Масса людей действительно приближалась.
— А ты что скажешь, Степан?
— Да то же, что и господин полковник. — пожал плечами мужик. — Говорят, что толпа аморфна. Шарахнуть по ним из всех стволов, да и дело с концом.
— Аморфна? Вряд ли господин полковник использует подобные слова. Но раз и ты так считаешь..
— Стрелять по моей команде.
— Господин полковник, взгляните, там полно детей. — шепнул командиру один из жандармских офицеров.
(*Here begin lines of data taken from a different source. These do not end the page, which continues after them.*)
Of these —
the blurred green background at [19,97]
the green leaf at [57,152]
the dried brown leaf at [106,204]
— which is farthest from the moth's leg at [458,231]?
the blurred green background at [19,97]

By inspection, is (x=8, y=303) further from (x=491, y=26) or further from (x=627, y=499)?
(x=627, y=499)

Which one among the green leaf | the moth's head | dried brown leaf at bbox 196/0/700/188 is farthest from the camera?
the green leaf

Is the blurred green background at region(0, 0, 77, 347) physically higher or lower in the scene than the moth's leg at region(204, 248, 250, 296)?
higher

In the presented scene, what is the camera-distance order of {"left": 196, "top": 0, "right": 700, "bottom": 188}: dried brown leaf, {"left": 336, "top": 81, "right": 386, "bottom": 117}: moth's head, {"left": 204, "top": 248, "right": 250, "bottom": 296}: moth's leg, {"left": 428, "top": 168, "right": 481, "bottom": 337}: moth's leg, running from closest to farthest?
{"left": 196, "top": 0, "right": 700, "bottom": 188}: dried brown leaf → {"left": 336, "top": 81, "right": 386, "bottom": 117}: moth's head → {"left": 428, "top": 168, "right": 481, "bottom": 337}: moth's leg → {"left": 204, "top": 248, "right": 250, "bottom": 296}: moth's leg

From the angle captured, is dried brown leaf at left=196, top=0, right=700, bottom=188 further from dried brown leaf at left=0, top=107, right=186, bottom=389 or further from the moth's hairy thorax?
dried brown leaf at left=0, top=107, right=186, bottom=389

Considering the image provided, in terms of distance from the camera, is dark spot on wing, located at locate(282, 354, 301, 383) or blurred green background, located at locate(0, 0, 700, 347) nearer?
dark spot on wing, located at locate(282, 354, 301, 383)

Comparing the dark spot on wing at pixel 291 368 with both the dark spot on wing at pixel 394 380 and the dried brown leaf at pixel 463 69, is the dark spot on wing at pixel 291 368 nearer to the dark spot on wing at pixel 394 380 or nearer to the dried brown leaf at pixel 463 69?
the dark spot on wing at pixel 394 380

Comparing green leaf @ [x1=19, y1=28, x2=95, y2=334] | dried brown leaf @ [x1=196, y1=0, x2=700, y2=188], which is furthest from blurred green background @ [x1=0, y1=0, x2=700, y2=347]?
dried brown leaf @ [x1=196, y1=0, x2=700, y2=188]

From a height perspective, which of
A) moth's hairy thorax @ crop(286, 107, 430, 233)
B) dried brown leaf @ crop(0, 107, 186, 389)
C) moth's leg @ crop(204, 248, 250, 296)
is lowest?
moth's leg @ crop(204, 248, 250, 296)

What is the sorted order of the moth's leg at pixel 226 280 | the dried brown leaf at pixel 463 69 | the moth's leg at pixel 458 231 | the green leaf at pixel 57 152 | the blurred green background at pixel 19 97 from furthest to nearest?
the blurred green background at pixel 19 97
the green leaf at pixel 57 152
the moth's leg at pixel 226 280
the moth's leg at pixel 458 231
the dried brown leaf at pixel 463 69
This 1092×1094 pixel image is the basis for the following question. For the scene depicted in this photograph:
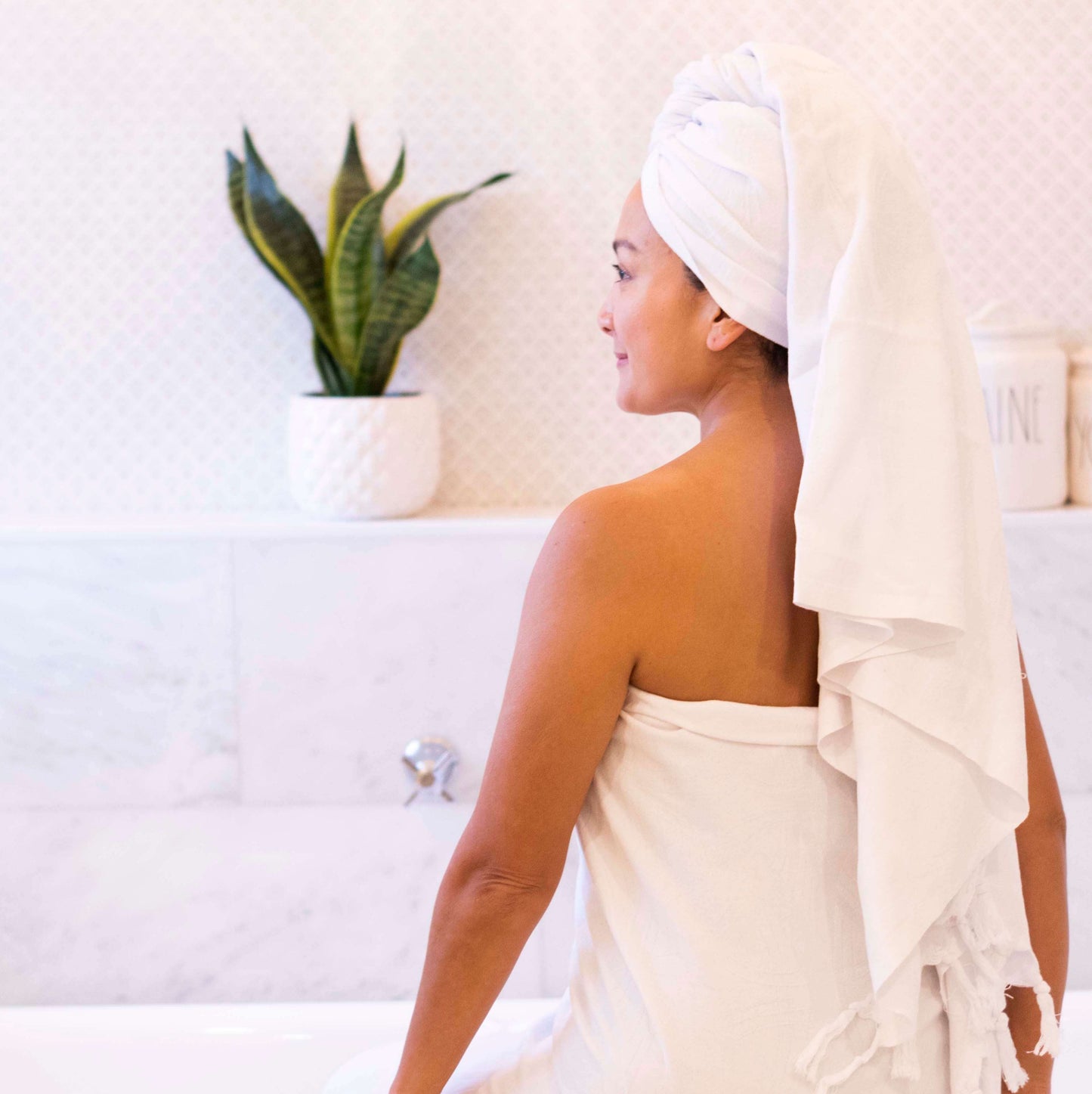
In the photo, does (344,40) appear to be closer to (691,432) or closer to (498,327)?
(498,327)

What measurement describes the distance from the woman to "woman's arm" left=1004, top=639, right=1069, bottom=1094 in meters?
0.11

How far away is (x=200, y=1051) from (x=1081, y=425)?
149cm

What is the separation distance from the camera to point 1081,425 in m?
1.82

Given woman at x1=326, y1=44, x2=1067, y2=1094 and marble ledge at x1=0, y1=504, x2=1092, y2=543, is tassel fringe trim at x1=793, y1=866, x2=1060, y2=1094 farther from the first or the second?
marble ledge at x1=0, y1=504, x2=1092, y2=543

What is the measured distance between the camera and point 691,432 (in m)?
1.95

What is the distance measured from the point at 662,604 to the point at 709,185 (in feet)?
1.02

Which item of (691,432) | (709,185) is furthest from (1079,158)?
(709,185)

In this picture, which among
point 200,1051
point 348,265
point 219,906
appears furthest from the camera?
point 219,906

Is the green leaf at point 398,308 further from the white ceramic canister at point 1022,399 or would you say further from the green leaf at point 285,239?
the white ceramic canister at point 1022,399

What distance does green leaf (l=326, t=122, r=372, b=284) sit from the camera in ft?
5.92

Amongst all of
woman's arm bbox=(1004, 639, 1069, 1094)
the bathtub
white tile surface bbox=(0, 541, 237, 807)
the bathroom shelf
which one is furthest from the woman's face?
white tile surface bbox=(0, 541, 237, 807)

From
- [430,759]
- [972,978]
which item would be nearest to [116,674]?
[430,759]

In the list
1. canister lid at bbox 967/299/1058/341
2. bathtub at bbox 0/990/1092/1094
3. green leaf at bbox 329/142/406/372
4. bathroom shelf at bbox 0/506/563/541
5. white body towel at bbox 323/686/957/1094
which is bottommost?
bathtub at bbox 0/990/1092/1094

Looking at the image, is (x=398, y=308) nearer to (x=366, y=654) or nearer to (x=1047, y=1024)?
(x=366, y=654)
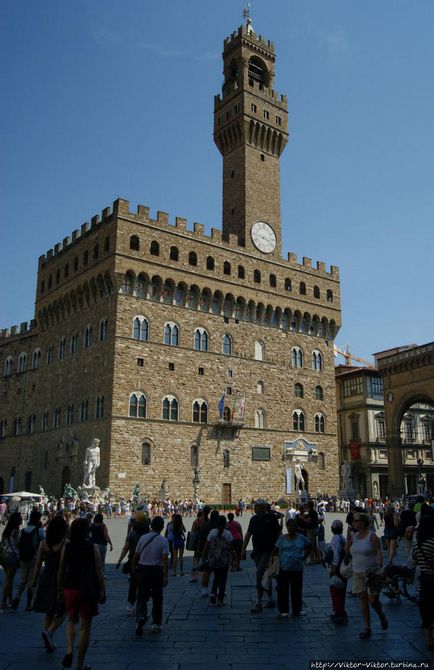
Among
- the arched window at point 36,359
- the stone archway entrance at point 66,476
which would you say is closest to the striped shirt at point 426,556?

— Сам вижу, — так же шёпотом ответил полковник, — но сейчас это не дети. Ясно?
— Так точно.
Жандарм стиснул зубы. Количество совсем ещё мальчишек, радостно принимающих деятельное участие в творимых безобразиях, бросилось в глаза. Множество учеников, подмастерий, да и просто беспризорников обитающих на окраинах города, привнесли свою энергию в беспорядки. Грязные, чумазые, плохо одетые, они с упоением подхватывали все что плохо лежит, пролезали везде где только можно, пили вино наравне со взрослыми.
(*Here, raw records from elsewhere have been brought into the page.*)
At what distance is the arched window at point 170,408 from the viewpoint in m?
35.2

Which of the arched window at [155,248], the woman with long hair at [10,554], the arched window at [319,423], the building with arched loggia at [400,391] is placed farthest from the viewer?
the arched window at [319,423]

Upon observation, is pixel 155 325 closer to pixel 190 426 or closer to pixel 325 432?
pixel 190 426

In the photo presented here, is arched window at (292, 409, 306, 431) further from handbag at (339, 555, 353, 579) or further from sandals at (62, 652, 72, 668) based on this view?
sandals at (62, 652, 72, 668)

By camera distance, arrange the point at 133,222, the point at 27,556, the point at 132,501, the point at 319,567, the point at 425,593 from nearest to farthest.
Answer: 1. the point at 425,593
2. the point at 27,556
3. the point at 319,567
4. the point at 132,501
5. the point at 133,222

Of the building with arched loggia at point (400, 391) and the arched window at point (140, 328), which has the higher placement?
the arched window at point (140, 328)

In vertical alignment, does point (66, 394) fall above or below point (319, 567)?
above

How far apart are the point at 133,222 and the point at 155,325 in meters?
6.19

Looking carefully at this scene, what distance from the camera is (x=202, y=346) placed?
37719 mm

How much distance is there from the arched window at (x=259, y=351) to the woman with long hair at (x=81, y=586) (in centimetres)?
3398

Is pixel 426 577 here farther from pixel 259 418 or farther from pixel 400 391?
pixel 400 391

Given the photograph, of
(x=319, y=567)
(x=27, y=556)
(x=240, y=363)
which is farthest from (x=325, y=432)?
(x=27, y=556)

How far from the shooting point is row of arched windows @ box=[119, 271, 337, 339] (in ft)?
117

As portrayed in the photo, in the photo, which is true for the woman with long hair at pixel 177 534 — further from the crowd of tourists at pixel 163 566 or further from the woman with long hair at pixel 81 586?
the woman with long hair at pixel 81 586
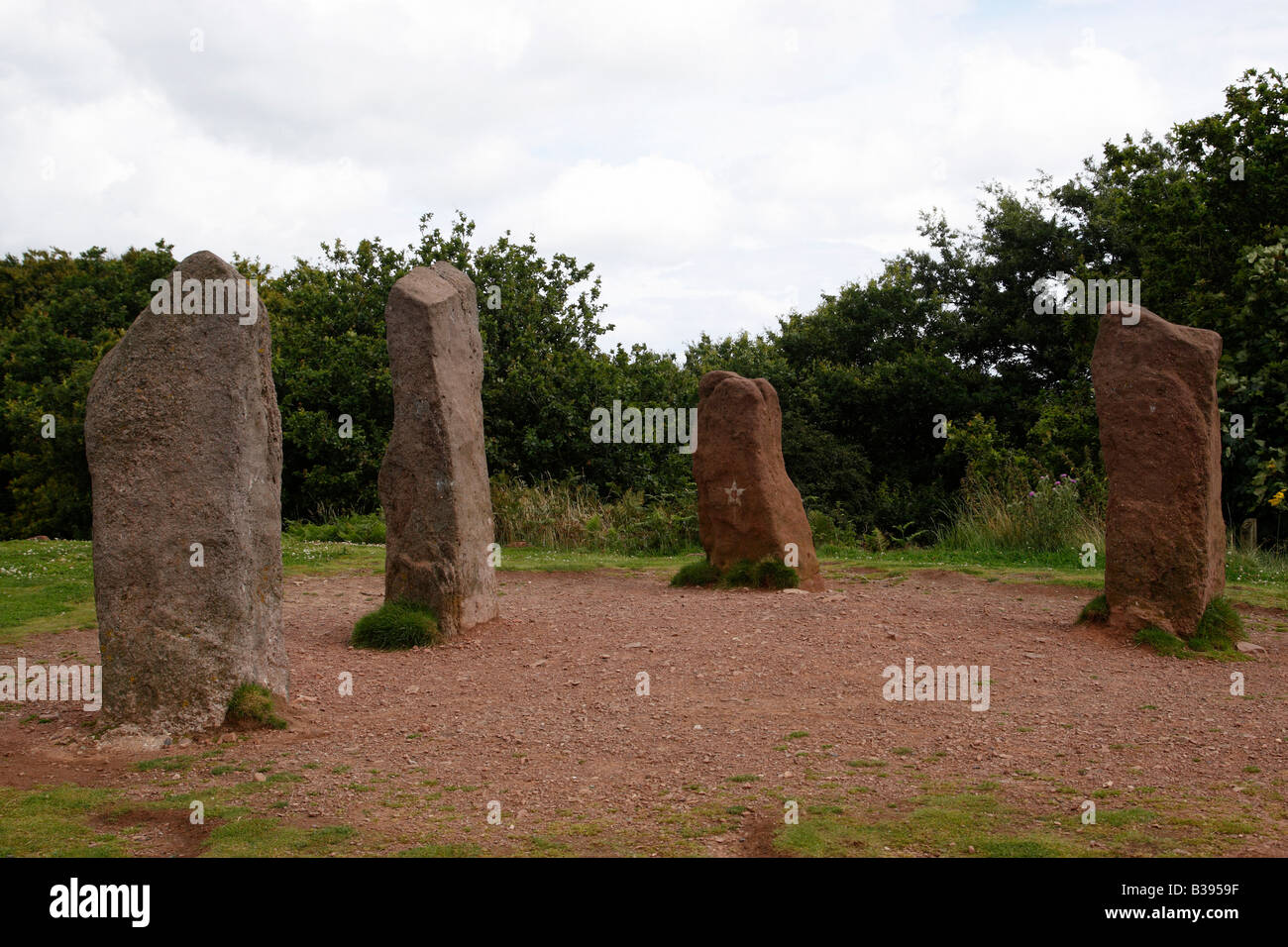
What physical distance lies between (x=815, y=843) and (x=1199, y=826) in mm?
1854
Полковник выехал вперёд, обнажив саблю. Что именно он собирался сказать всем этим гневно выкрикивающим нестерпимые оскорбления людям осталось неизвестным. Жандарм вглядывался в лица бунтовщиков и слова застревали в его горле. Ему почудилось, что всё это и не люди вовсе, а какое-то чудовище ползёт на него. Наконец он развернул коня, молча проехав сквозь ряды построенных в три шеренги стрелков и бросил одно слово:
— Пли!
Залп из почти двух сотен ружей оглушил Степана. Он закашлялся от дыма. Где-то впереди, за пределами резко уменьшившейся видимости раздавались крики боли и ярости.
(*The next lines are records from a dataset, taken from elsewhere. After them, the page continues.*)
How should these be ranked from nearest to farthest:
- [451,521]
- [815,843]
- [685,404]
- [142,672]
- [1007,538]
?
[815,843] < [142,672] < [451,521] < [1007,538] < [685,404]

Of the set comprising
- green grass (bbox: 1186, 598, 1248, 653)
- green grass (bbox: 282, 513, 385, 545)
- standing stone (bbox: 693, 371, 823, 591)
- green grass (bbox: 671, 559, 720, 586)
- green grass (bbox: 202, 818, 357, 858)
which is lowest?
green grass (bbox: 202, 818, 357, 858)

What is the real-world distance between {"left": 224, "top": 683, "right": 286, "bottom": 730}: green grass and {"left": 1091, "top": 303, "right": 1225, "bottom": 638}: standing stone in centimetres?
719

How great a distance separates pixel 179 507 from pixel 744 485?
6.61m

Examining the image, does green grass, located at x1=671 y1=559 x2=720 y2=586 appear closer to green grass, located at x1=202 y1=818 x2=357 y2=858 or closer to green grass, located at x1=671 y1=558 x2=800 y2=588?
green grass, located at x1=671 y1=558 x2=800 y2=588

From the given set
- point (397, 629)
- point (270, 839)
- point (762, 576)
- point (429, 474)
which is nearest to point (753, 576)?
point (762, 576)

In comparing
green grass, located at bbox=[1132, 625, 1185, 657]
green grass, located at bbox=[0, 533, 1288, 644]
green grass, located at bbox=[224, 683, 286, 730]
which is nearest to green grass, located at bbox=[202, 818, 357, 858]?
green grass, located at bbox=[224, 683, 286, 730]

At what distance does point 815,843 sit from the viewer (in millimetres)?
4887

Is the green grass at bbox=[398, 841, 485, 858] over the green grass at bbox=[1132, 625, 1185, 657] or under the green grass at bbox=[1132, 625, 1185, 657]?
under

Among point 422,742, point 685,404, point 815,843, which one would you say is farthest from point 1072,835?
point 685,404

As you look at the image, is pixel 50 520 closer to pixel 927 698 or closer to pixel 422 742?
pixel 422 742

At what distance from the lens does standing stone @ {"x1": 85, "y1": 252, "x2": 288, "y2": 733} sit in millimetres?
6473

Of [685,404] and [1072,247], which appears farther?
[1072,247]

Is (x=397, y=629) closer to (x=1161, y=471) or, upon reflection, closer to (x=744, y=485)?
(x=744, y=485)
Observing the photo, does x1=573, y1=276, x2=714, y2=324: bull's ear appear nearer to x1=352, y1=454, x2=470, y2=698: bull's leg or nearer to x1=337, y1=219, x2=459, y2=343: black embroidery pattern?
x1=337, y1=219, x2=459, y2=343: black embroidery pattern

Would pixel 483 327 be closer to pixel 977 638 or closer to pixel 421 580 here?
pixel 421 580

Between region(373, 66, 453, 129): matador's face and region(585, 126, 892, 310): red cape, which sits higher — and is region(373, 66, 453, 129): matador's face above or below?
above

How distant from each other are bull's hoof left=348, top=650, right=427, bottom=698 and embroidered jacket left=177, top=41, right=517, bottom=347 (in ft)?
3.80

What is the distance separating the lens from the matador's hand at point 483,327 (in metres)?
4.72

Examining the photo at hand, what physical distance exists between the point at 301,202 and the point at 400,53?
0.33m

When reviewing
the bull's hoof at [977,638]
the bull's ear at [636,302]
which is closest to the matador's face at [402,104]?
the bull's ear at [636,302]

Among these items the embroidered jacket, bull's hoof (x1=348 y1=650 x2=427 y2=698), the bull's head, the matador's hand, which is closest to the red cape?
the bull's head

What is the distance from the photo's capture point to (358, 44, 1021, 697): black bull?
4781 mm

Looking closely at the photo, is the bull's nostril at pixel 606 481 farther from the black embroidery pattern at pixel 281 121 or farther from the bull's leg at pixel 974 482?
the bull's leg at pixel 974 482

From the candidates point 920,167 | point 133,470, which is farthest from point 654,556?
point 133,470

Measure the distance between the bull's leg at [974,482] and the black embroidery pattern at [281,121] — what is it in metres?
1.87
— Перезаряжай! Товсь! Пли!
Второй залп был дан совершенно вслепую, так как безветрие мешало дыму улетучиваться и было попросту не видно стрелкам куда целить.
— Перезаряжай!
Полковник задумывал дать три залпа, после чего идти в штыки и будь что будет.
— Ваше высокоблагородие, слышите?
— А! Что?
— Барабаны, господин полковник.
Жандарм замер, прислушиваясь. Действительно, сквозь крики до его слуха донеслась барабанная дробь, выбивающая команду «движение вперед».
— Я уж думал почудилось, ваше высокоблагородие, — глотая слова возбуждённо зачастил офицер, — но слышу команду. Это только свои.
Полковник уже сам это понял. Не слушая более, он направил коня вперёд, продолжая держать обнаженную саблю в руке. Выехав за «дымовую завесу» он увидел десятки лежащих окровавленых тел, в большинстве своём раненых, корчащихся и стонущих. То был результат действий его стрелков. За ними творился хаос, сотни мечущихся людей, стремящихся покинуть проспект. А вот за ними полковник разглядел стройные ряды солдат Преображенского полка, твёрдо шагающих под бой барабанов.
— Знамёна развернули. Идут как на войну. — невозмутимый Безобразов незаметно очутился рядом. — Ого! Вы это видите, господин полковник?
— Что именно, позвольте спросить.
— Да вон ту группу всадников за первыми ротами.
— Вижу. Что же такого?
— Как? Вы не узнаёте двуглавого орла на белом фоне? Впрочем, здесь далековато.
Но полковник увидел личный штандарт императора. Это могло означать только одно. Помазанник Божий очнулся.